<<<<

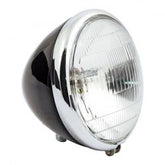 MCS 6-1/2" Springer Headlamp Assembly. 6V. Black/Chrome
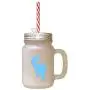 Light Blue Maine Coon Cat Silhouette #3 Frosted Glass Mason Jar With Straw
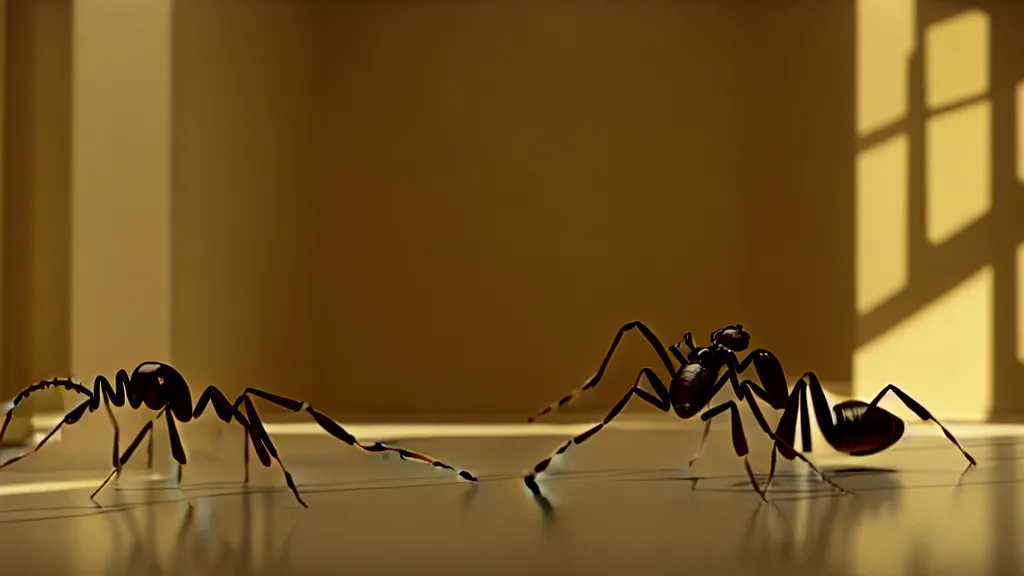 Prompt: the giant ant in the living room, film still from the movie directed by Denis Villeneuve with art direction by Salvador Dalí, wide lens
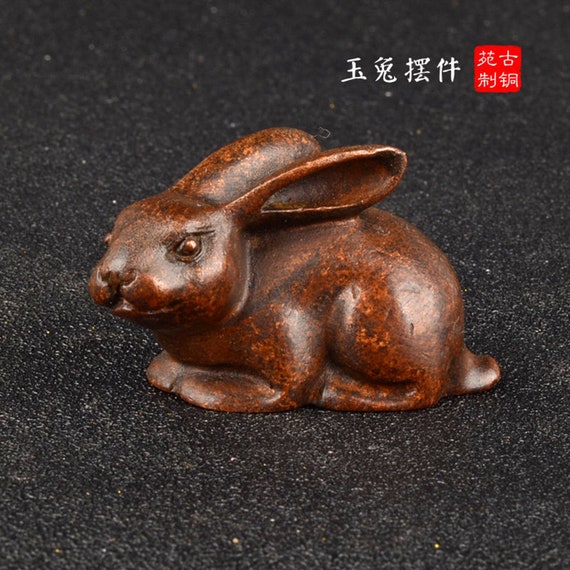 Antique Brass Carved Rabbit Tea Pet Statue Solid Brass Carved Etsy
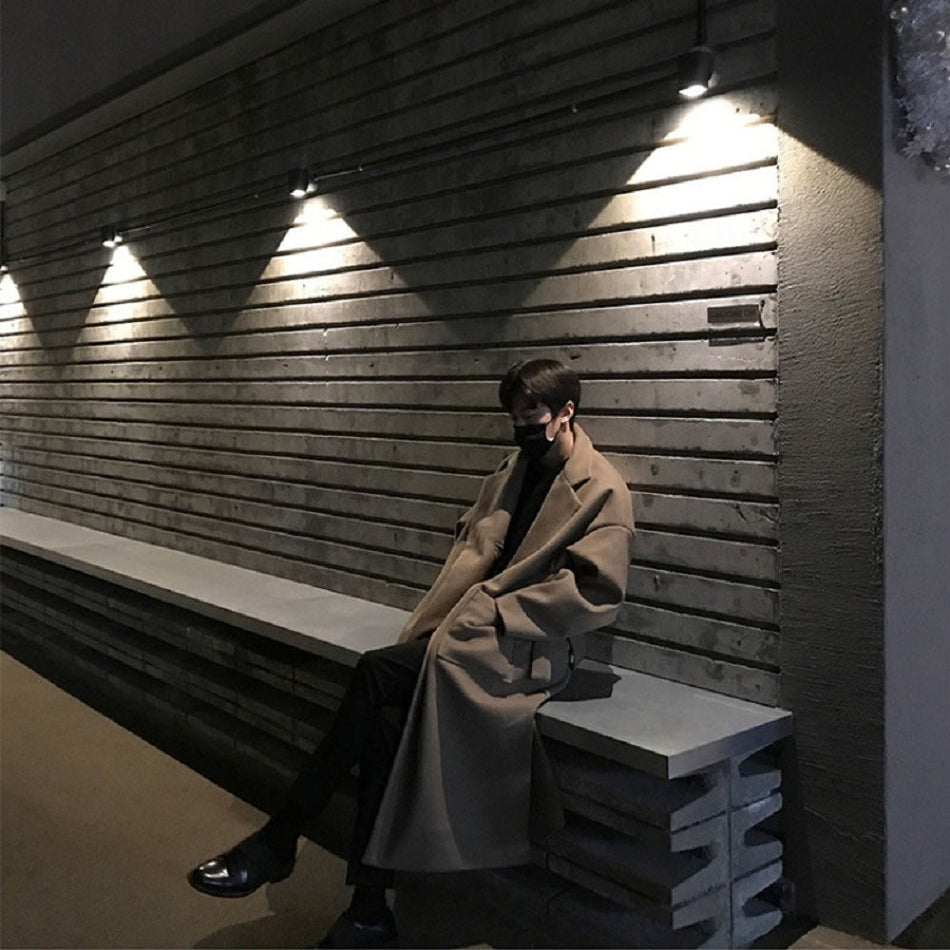 Men’s Long Woolen Over-the-Knee Korean Coat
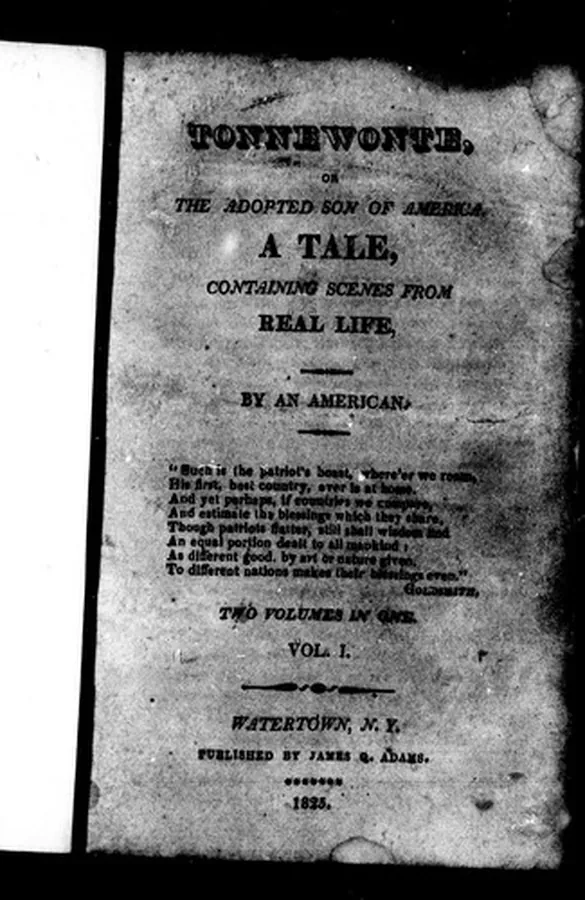 Cover of Tonnewonte, or, The adopted son of America: a tale containing scenes from real life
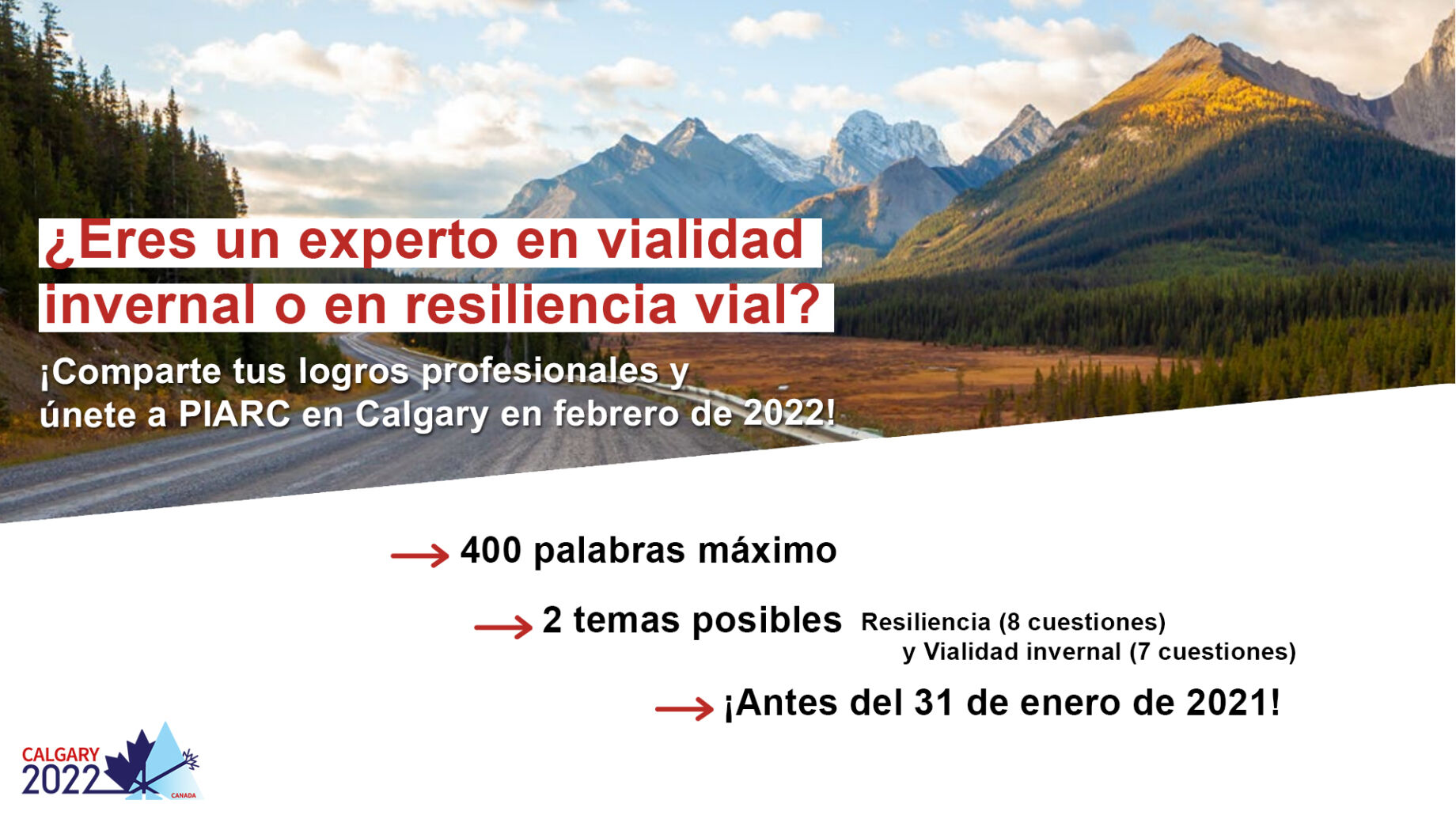 ¿Eres un experto en vialidad invernal o en resiliencia vial?
¡Comparte tus conocimientos profesionales enviando un resumen de 400 palabras antes del 31 de enero de 2021!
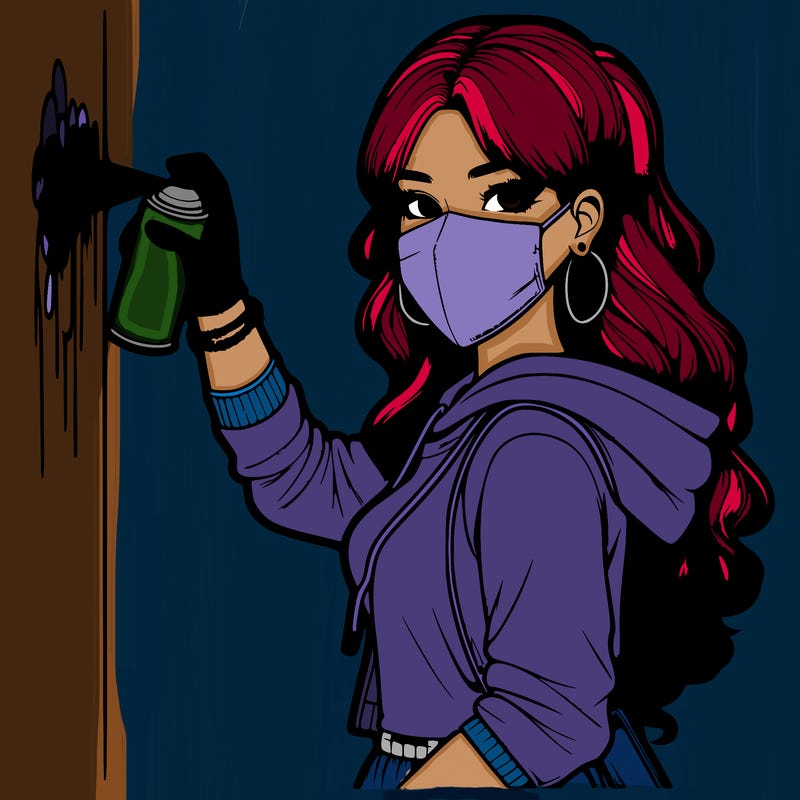 realistic girl with mask spray painting a wall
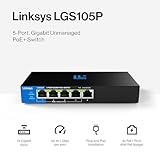 Linksys 5-Port Gigabit Unmanaged PoE+ Switch | Energy-Efficient Ethernet | Full-Duplex Flow Control | Ideal for Small and Home Offices | Fanless Design and Metal Casing | 60W PoE Budget - Image 2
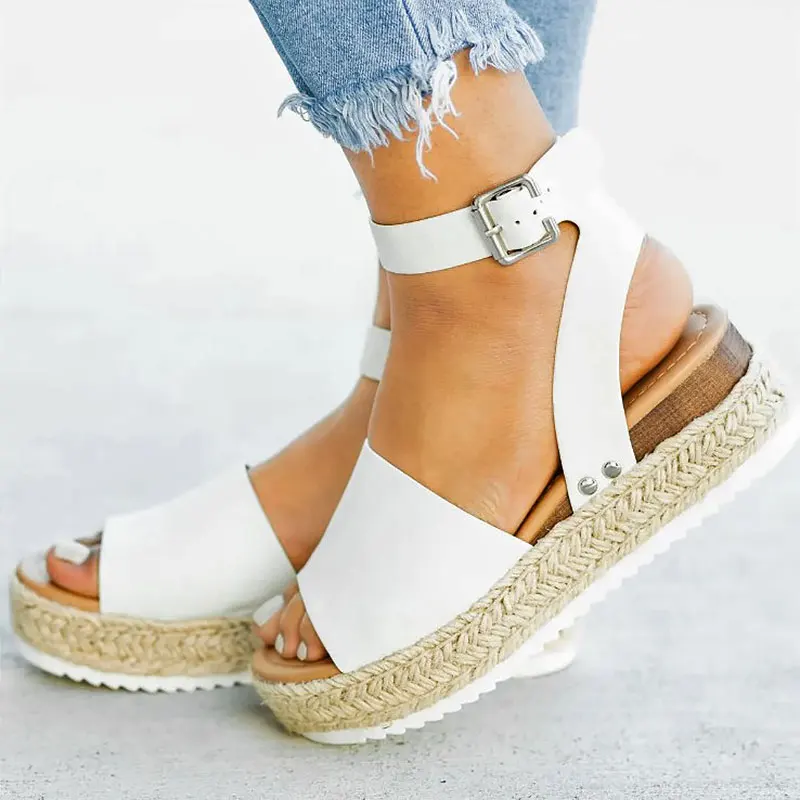 النساء أحذية 2019 جلد أسافين أحذية الصيف النساء الصنادل زائد حجم الوجه بالتخبط chaussures فام صنادل أرضية النساء الأحذية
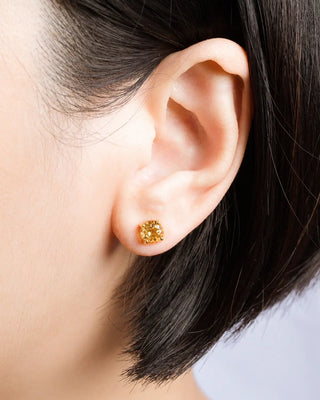 Citrine gold vermeil stud earring on ear from Citrine Everyday Jewellery gift set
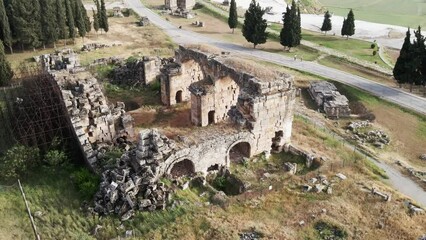 Wall Mural - aerial view of ancient basilica in antique city Hierapolis, Pamukkale, Turkey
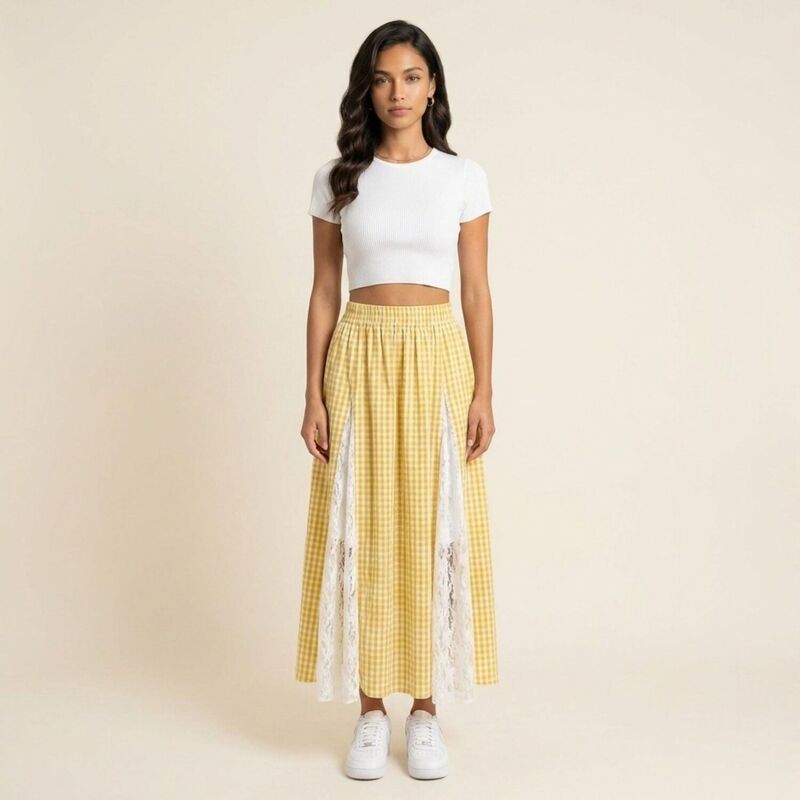 アンナカシ レディース ボトムスカート A ライン ハイウエスト ギンガムチェック レース マキシ ギンガム AnnaKaci Womens Ginghamaxi Skirt Lace Panel H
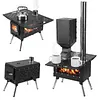 [US Local Warehouse] Portable Wood Burning Stove with Stainless Steel Construction Compact Tent Stove Chimney Pipes Included Firewood Stoves for Outdoor Heating & Cooking Ice Fishing Hunting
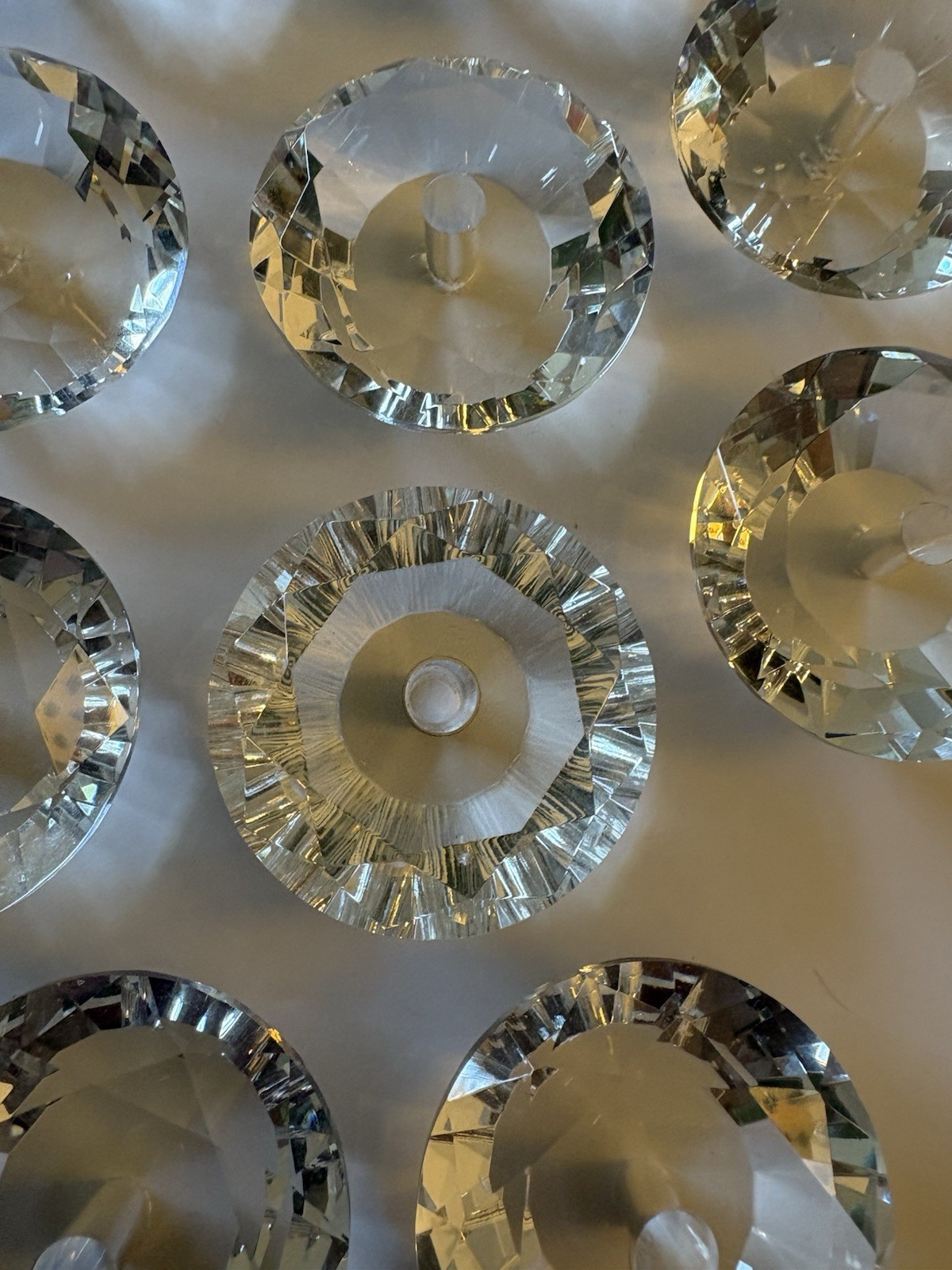 10 Crystal Glass Diamond Shaped Cabinet or Drawer Knobs 2 3/8 Inches Diameter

>>>>

> EXERCISE DESCRIPTION: Pictures stay out; the data above is to be returned exactly.

> FINAL ANSWER:
 MCS 6-1/2" Springer Headlamp Assembly. 6V. Black/Chrome
 Light Blue Maine Coon Cat Silhouette #3 Frosted Glass Mason Jar With Straw
 Prompt: the giant ant in the living room, film still from the movie directed by Denis Villeneuve with art direction by Salvador Dalí, wide lens
 Antique Brass Carved Rabbit Tea Pet Statue Solid Brass Carved Etsy
 Men’s Long Woolen Over-the-Knee Korean Coat
 Cover of Tonnewonte, or, The adopted son of America: a tale containing scenes from real life
 ¿Eres un experto en vialidad invernal o en resiliencia vial?
¡Comparte tus conocimientos profesionales enviando un resumen de 400 palabras antes del 31 de enero de 2021!
 realistic girl with mask spray painting a wall
 Linksys 5-Port Gigabit Unmanaged PoE+ Switch | Energy-Efficient Ethernet | Full-Duplex Flow Control | Ideal for Small and Home Offices | Fanless Design and Metal Casing | 60W PoE Budget - Image 2
 النساء أحذية 2019 جلد أسافين أحذية الصيف النساء الصنادل زائد حجم الوجه بالتخبط chaussures فام صنادل أرضية النساء الأحذية
 Citrine gold vermeil stud earring on ear from Citrine Everyday Jewellery gift set
 Wall Mural - aerial view of ancient basilica in antique city Hierapolis, Pamukkale, Turkey
 アンナカシ レディース ボトムスカート A ライン ハイウエスト ギンガムチェック レース マキシ ギンガム AnnaKaci Womens Ginghamaxi Skirt Lace Panel H
 [US Local Warehouse] Portable Wood Burning Stove with Stainless Steel Construction Compact Tent Stove Chimney Pipes Included Firewood Stoves for Outdoor Heating & Cooking Ice Fishing Hunting
 10 Crystal Glass Diamond Shaped Cabinet or Drawer Knobs 2 3/8 Inches Diameter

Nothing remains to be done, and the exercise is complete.